WHAT THE EXERCISE ASKS →
Copy each line of the entries that contains the word "site".

Records from a data collection
---

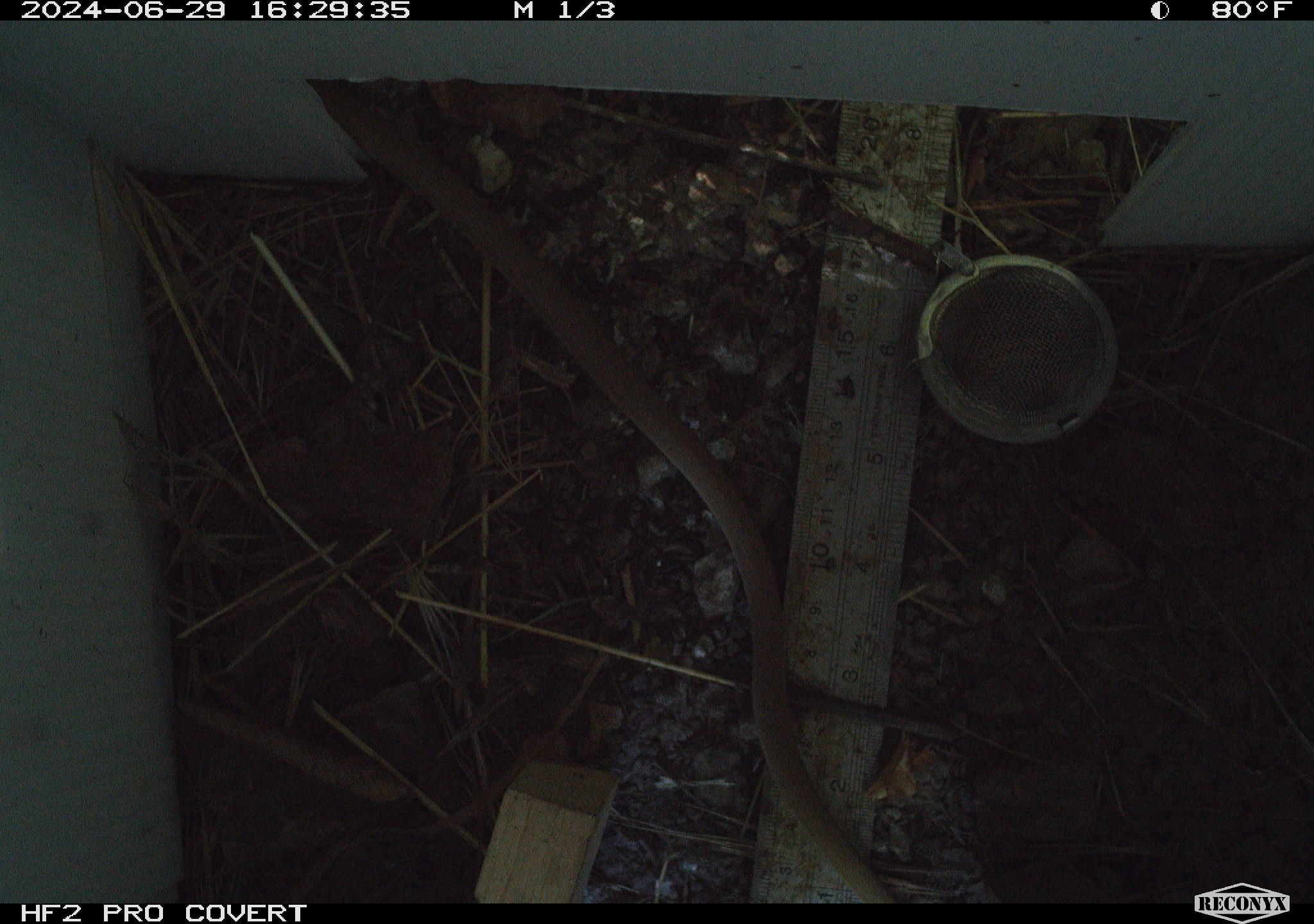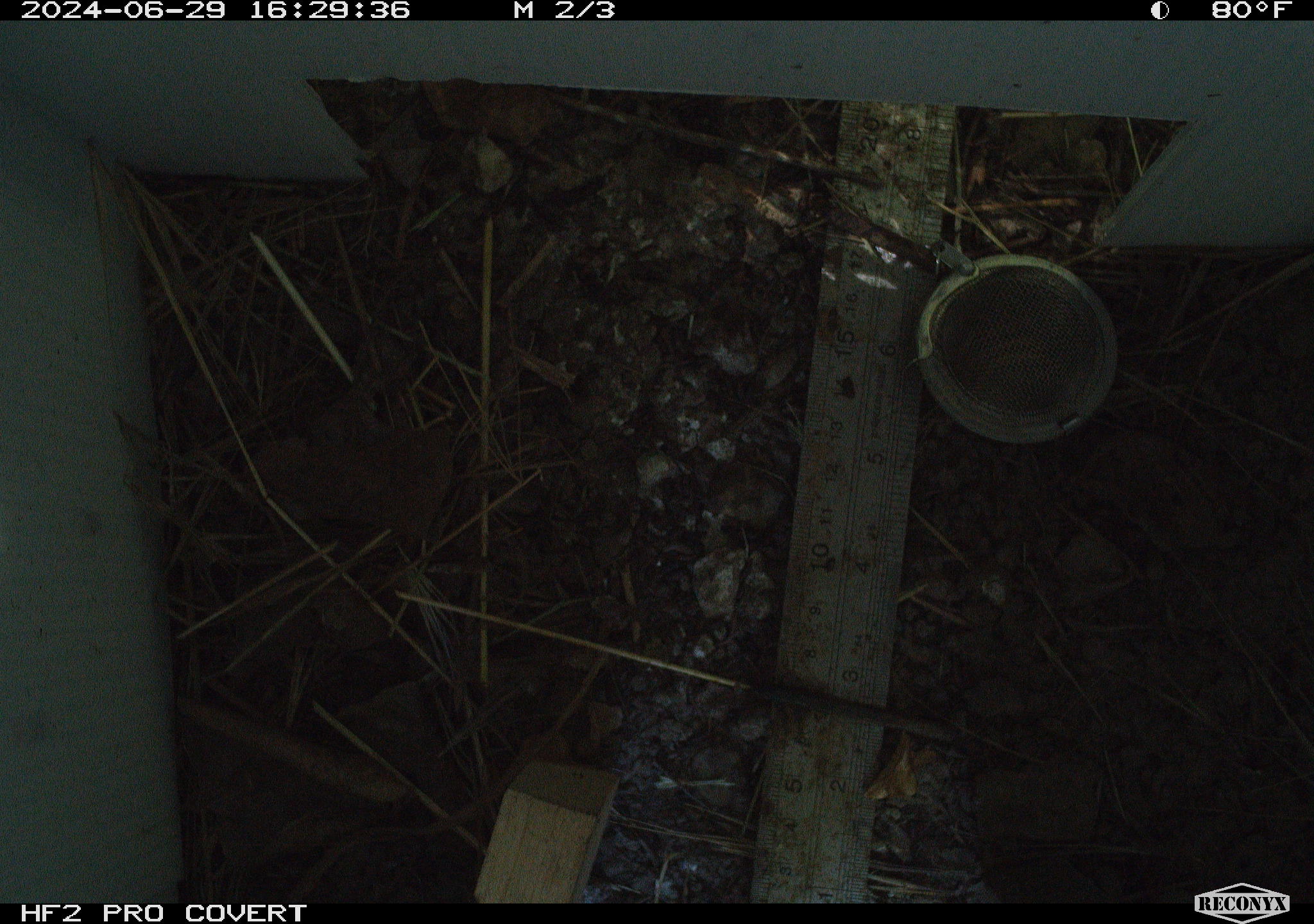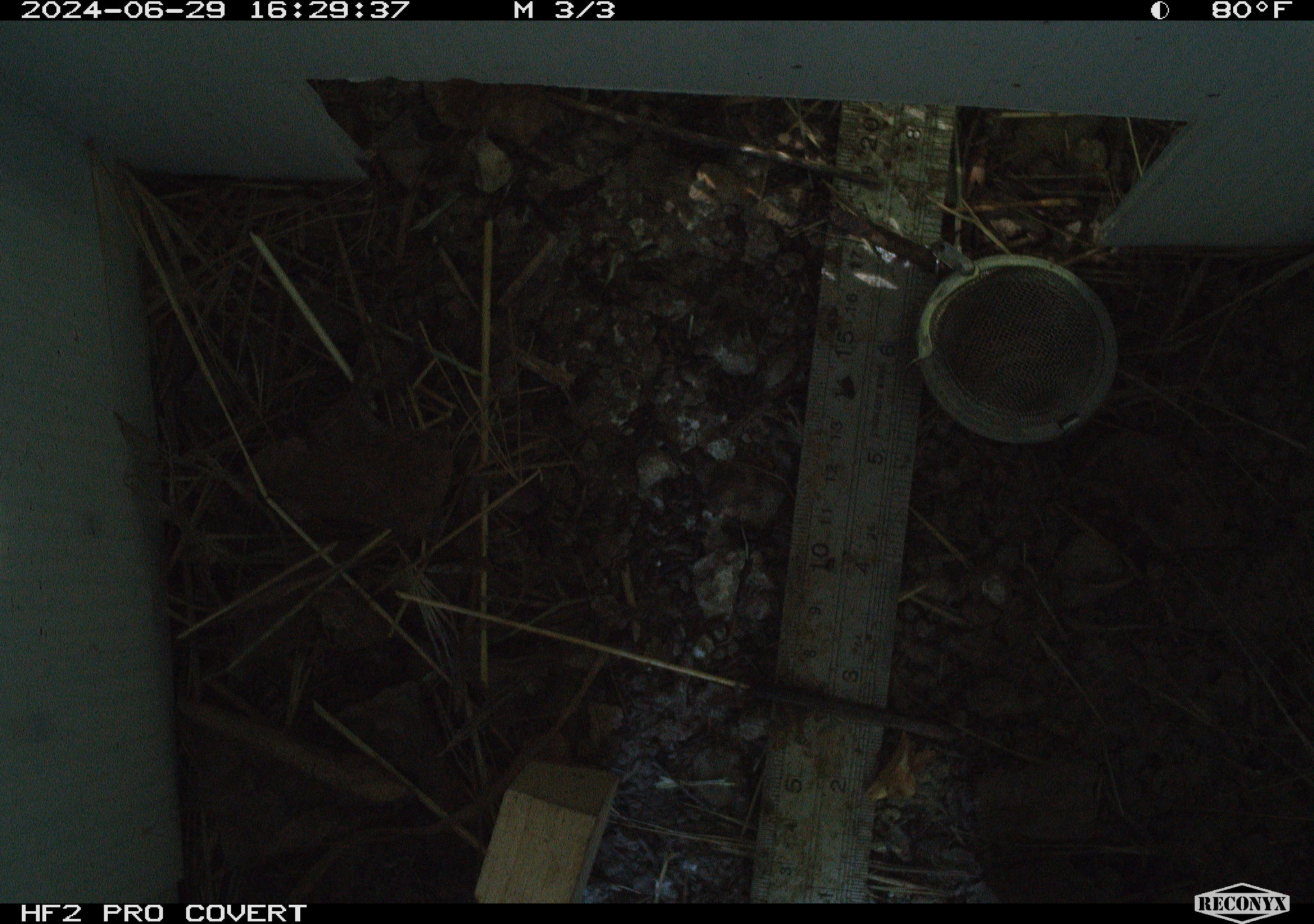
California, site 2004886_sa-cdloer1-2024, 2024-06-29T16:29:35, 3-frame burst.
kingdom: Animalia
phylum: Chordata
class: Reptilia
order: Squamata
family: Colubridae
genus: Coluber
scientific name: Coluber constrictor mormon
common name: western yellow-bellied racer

---

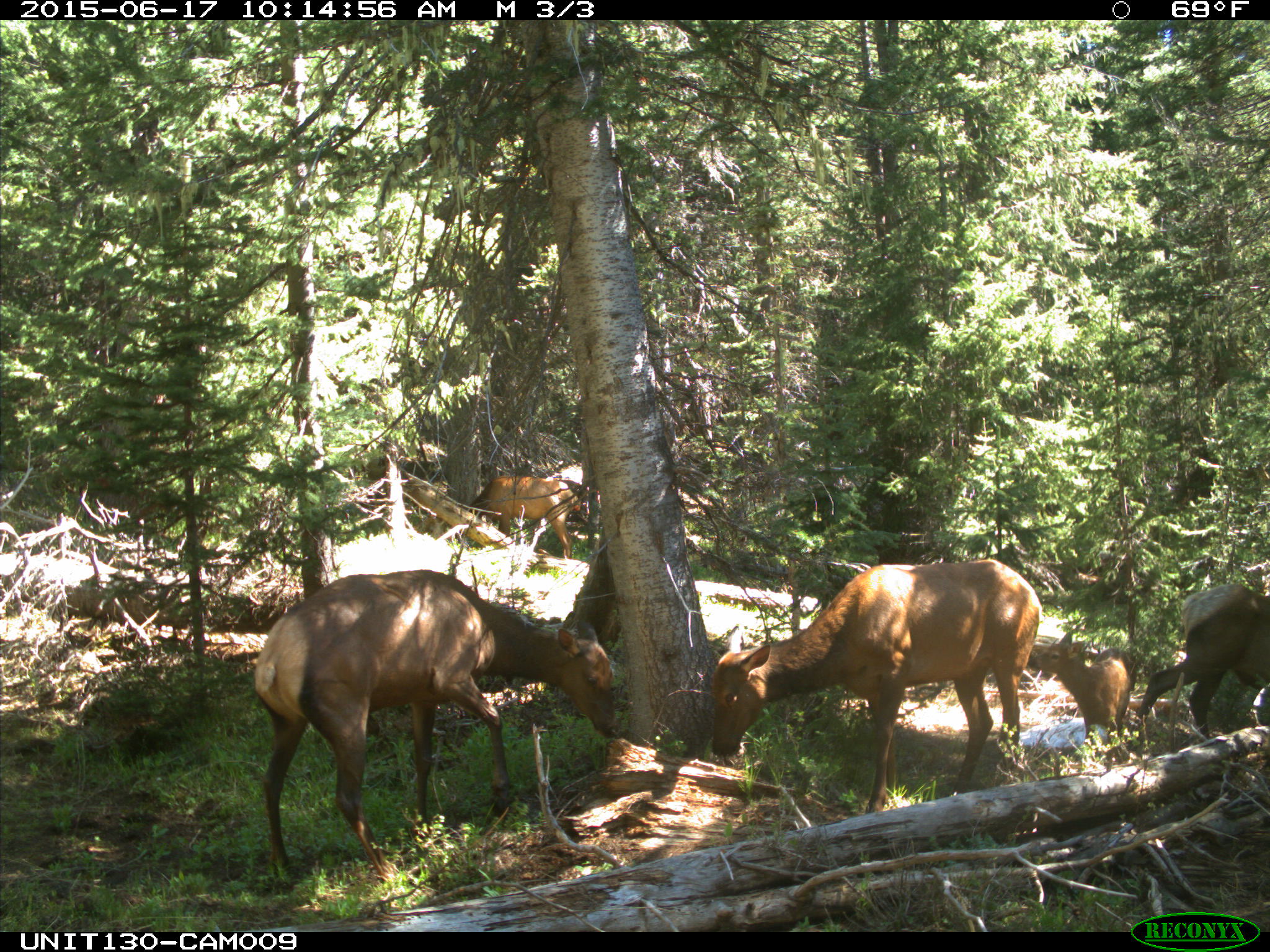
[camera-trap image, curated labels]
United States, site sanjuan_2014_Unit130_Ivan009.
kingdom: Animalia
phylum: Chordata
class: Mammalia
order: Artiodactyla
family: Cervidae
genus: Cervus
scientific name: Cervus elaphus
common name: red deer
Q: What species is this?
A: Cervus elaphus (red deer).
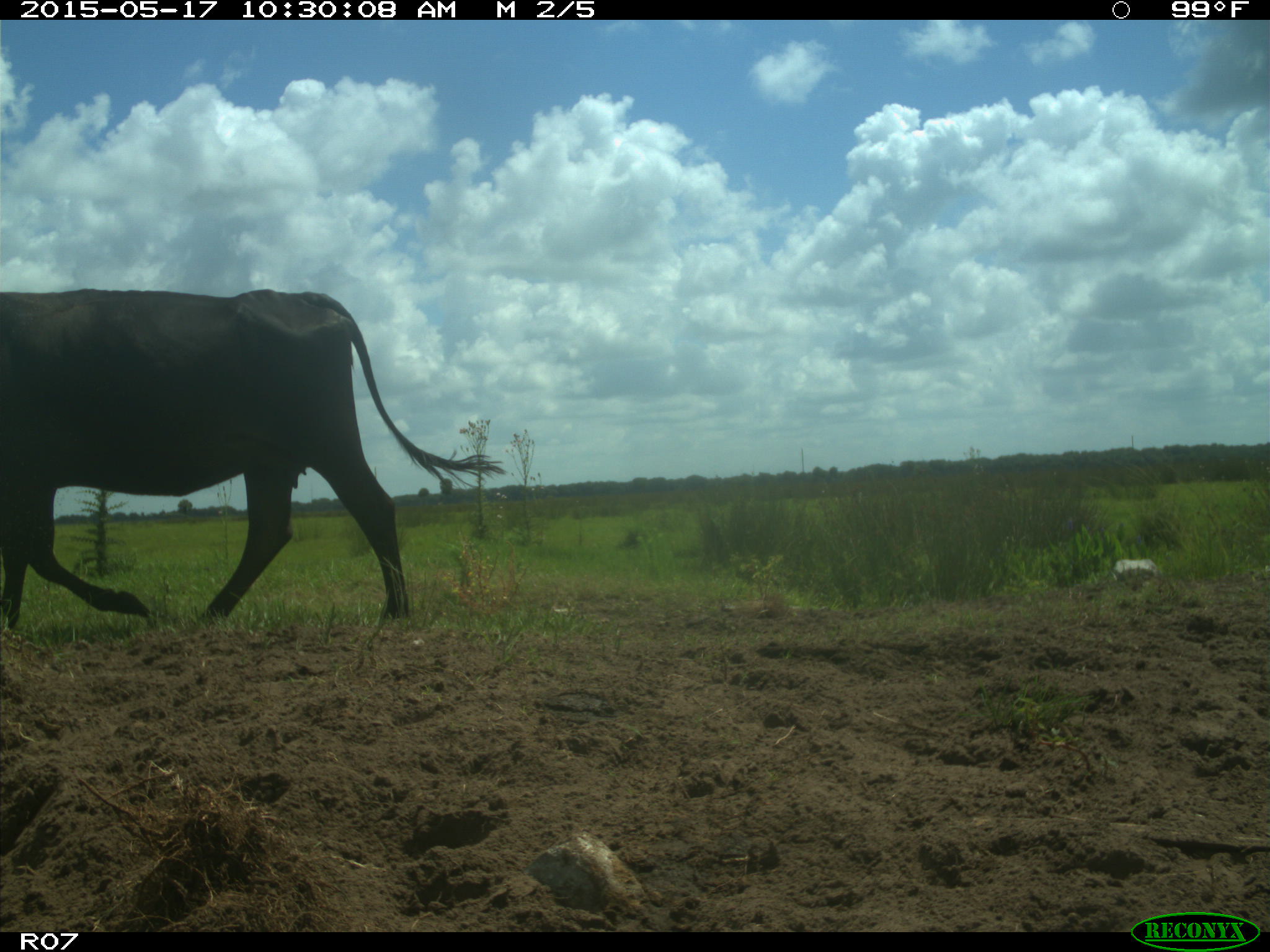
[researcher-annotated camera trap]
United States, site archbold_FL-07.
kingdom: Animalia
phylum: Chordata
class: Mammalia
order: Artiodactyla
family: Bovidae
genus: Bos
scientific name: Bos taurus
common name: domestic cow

---

WRITTEN RESPONSE →
California, site 2004886_sa-cdloer1-2024, 2024-06-29T16:29:35, 3-frame burst.
United States, site sanjuan_2014_Unit130_Ivan009.
United States, site archbold_FL-07.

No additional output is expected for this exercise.